How many lines in the entries below contain the string "crop", with case counting? Count them and reply with the number alone.

>>>

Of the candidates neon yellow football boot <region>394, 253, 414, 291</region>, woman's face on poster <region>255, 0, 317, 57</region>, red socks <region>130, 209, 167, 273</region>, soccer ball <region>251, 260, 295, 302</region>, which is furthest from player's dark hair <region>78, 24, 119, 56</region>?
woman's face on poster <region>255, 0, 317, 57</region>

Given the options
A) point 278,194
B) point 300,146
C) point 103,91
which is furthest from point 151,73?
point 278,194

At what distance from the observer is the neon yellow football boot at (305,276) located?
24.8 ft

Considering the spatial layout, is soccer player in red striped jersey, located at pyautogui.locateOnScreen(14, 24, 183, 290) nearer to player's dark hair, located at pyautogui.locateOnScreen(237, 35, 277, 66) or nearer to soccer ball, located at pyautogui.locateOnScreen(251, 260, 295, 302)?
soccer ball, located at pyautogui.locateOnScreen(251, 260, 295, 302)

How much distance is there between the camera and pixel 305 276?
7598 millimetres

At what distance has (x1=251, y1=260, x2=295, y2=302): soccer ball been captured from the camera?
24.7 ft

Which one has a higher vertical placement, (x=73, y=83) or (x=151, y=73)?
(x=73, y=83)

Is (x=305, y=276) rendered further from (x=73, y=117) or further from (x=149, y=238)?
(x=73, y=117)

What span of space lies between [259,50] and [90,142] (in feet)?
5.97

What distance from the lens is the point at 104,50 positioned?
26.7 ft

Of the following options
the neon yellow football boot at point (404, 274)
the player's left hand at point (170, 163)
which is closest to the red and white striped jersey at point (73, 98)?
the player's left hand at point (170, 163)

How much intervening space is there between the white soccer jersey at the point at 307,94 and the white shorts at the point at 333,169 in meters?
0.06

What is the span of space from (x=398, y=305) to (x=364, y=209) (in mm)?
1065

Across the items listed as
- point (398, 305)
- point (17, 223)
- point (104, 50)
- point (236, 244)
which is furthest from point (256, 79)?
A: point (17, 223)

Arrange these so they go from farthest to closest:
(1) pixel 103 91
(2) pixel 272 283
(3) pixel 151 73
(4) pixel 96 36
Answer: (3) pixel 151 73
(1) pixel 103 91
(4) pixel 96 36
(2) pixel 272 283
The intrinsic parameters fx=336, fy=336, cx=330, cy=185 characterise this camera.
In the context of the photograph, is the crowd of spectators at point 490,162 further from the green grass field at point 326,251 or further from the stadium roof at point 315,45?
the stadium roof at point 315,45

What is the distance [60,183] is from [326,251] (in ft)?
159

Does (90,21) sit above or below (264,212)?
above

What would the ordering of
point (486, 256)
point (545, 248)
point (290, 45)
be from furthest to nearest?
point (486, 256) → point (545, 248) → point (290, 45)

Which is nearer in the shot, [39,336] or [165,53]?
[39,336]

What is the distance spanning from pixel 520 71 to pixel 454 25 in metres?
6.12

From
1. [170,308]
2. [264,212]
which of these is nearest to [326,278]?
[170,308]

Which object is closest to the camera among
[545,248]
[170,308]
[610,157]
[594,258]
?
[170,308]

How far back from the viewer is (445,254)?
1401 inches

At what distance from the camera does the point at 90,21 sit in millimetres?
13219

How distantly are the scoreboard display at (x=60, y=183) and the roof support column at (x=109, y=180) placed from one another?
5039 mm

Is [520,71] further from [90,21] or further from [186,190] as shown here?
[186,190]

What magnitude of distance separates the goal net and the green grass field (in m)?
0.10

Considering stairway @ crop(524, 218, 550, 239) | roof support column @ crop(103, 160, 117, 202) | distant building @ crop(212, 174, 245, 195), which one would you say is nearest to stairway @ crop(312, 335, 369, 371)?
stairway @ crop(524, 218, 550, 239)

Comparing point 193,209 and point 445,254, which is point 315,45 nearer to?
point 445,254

<<<
>>>

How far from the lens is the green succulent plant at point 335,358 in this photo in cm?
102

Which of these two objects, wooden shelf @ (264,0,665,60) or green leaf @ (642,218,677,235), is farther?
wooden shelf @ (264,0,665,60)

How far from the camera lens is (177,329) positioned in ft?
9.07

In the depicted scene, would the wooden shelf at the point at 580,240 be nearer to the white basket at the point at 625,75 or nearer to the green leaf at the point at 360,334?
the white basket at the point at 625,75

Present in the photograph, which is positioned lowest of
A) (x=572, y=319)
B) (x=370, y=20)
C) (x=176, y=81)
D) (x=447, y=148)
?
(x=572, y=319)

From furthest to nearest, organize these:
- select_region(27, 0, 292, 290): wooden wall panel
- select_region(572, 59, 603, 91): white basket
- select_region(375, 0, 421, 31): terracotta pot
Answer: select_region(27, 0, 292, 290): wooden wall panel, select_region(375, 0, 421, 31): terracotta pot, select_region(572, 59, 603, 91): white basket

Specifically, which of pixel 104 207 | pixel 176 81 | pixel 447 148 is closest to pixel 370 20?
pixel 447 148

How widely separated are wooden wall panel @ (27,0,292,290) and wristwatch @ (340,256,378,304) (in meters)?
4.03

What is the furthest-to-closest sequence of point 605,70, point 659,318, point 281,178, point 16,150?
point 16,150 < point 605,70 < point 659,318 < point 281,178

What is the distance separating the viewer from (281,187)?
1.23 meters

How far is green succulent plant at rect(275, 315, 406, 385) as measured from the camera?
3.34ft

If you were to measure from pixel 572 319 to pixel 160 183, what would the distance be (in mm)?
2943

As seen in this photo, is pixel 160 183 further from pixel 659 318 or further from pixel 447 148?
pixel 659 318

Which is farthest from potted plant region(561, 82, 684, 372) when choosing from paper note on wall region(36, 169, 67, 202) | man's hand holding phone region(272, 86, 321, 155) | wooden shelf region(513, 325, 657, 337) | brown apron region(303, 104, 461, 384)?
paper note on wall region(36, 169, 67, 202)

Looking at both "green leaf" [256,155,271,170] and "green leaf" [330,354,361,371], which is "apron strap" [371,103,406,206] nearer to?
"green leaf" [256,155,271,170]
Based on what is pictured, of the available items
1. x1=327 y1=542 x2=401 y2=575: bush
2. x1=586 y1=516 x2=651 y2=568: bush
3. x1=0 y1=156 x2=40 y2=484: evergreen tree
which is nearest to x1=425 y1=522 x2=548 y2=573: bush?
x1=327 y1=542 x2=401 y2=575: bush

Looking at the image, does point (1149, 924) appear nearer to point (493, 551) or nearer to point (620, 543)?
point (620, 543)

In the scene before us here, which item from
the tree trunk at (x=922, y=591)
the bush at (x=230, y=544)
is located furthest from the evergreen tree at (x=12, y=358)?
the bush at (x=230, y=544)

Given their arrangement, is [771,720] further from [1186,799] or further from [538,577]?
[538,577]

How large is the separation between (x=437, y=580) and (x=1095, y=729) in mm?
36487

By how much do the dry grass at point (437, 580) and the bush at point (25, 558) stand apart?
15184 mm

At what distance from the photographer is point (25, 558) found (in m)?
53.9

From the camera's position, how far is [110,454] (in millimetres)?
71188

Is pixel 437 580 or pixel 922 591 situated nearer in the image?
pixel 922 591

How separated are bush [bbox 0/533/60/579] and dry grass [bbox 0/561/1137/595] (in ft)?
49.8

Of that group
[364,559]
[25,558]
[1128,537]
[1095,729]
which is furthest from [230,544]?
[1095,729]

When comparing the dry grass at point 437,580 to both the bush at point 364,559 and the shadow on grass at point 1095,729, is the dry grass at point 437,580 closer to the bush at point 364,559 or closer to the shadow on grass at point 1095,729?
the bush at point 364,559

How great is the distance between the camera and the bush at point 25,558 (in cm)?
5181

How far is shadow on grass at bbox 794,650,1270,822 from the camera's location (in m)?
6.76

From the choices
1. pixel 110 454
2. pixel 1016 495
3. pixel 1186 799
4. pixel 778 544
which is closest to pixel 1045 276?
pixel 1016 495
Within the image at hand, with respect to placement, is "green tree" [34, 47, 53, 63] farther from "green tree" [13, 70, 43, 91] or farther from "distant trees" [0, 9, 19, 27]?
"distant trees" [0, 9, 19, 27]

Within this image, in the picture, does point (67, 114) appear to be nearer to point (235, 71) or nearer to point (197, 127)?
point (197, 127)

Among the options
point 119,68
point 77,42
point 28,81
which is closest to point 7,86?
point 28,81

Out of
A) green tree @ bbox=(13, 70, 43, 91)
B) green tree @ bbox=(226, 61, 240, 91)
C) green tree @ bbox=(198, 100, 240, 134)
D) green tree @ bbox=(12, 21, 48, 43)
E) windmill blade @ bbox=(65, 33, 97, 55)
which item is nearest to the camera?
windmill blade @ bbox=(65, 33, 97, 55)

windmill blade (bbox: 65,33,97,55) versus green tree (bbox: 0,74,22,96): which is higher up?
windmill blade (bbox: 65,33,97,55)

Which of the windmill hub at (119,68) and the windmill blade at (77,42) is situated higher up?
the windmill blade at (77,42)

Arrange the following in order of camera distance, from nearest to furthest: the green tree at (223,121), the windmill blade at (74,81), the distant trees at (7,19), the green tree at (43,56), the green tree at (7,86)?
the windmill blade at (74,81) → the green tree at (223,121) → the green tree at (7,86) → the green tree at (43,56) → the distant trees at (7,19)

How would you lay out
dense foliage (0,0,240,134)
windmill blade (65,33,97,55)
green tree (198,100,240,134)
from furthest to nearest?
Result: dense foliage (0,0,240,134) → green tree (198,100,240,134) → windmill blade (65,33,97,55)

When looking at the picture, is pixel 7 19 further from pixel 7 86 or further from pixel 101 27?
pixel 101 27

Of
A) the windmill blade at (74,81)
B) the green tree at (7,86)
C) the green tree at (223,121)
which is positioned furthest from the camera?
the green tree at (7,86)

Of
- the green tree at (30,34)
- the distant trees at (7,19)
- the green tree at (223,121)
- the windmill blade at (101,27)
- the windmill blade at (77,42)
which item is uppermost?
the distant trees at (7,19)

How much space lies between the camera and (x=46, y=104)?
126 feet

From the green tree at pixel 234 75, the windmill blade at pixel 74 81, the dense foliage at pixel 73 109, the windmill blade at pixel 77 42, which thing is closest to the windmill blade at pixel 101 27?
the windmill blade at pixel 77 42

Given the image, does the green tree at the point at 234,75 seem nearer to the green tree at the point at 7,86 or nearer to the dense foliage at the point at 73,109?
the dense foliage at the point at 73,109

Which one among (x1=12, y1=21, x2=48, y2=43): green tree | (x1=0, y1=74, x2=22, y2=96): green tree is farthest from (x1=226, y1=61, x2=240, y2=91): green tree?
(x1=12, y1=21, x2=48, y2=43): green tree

<<<
>>>

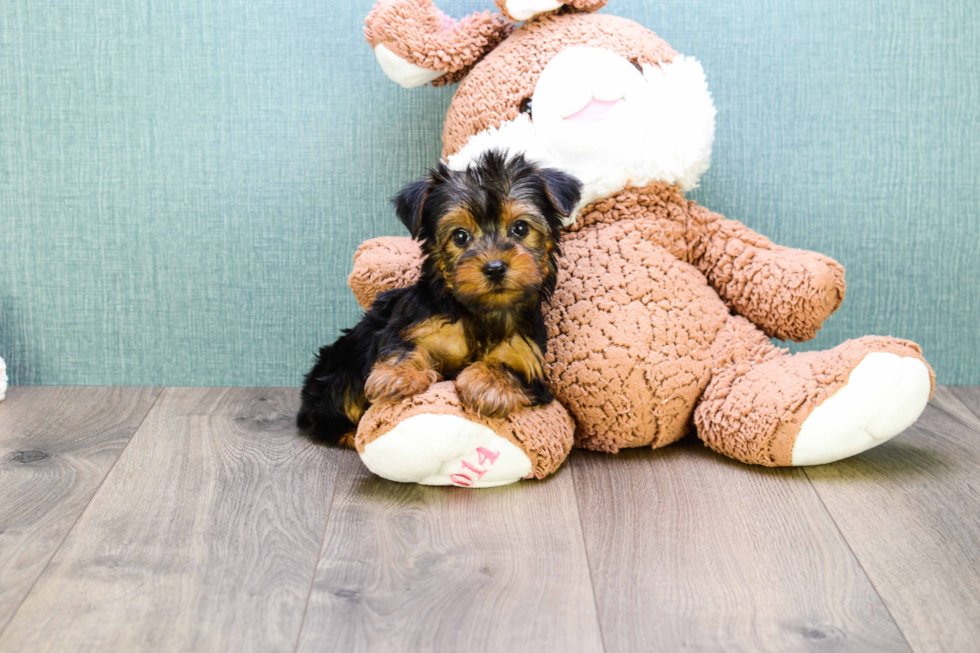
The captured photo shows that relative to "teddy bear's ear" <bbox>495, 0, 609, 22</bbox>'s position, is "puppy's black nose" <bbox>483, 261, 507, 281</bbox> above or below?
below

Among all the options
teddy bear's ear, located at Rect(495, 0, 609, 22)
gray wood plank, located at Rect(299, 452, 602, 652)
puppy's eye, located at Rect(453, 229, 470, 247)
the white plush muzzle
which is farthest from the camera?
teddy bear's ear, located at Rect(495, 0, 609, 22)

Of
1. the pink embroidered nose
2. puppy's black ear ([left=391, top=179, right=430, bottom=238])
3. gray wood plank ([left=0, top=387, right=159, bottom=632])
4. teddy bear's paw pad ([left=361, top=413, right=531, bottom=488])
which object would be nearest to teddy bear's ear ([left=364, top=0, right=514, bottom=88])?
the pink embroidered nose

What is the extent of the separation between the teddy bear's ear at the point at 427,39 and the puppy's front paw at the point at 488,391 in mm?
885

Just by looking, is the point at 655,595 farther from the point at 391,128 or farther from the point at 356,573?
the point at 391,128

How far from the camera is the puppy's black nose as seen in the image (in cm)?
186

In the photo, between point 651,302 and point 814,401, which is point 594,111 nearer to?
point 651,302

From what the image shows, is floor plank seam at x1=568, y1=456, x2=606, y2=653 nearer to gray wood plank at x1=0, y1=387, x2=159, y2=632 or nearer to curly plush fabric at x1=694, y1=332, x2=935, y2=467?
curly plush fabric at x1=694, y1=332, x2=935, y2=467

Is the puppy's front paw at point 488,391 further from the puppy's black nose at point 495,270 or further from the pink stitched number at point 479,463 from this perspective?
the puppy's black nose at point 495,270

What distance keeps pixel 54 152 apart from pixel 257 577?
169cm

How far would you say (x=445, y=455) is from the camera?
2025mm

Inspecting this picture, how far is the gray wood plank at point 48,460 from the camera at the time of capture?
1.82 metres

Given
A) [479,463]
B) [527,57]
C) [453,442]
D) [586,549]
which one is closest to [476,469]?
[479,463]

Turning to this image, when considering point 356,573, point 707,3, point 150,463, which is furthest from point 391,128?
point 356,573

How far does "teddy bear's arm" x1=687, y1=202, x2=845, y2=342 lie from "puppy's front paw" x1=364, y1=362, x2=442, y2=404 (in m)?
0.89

<<<

_Completed task_: 2